The line that contains "family: Bovidae" marks the start. Output it and all remaining lines exactly, through the final line of the listing.

[ENTRIES PROVIDED]

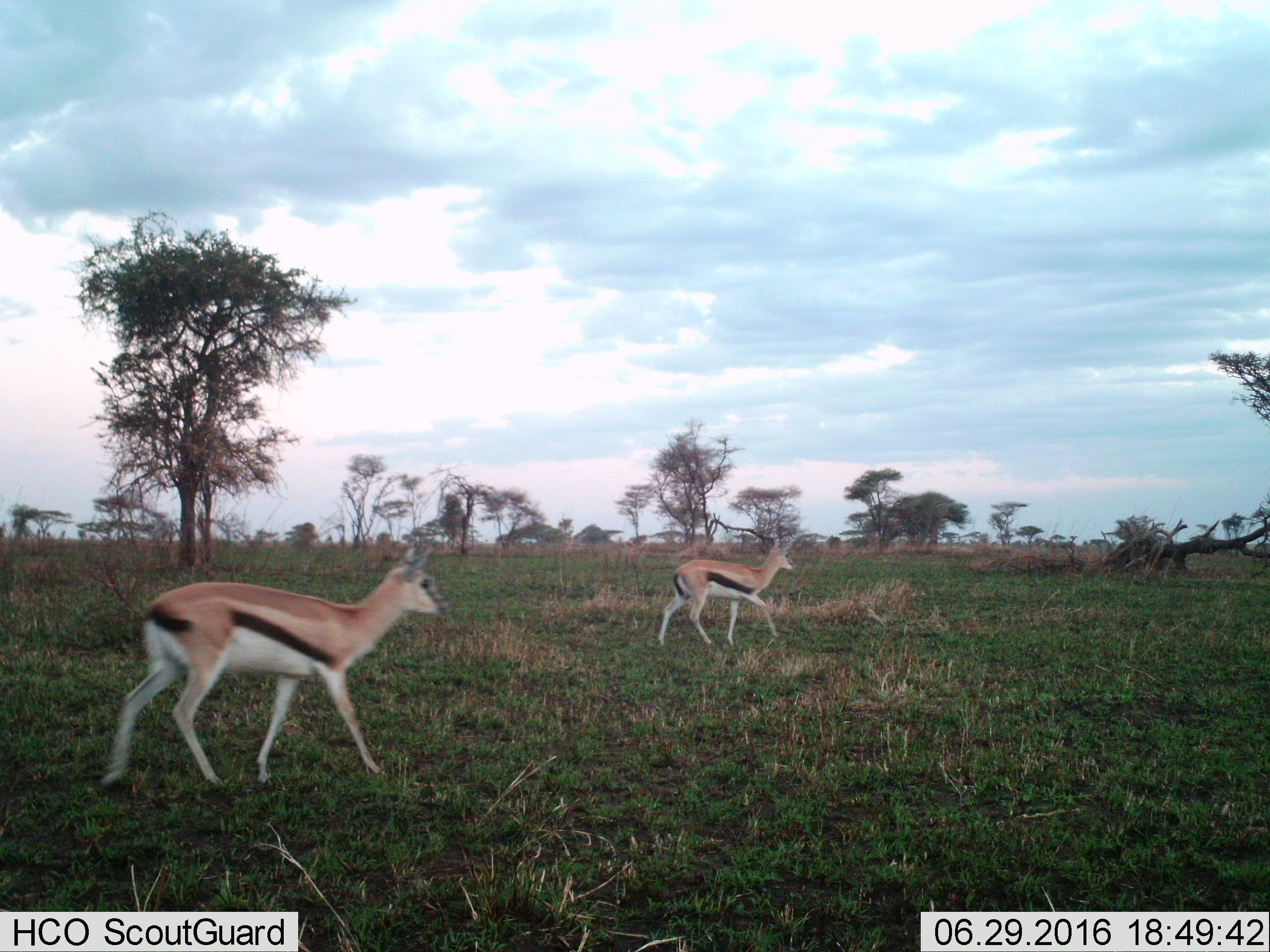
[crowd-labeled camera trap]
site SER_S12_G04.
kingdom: Animalia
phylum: Chordata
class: Mammalia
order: Artiodactyla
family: Bovidae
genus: Eudorcas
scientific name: Eudorcas thomsonii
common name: thomson's gazelle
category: gazellethomsons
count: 2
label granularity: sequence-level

[/ENTRIES PROVIDED]

RESULT OF THE TASK
family: Bovidae
genus: Eudorcas
scientific name: Eudorcas thomsonii
common name: thomson's gazelle
category: gazellethomsons
count: 2
label granularity: sequence-level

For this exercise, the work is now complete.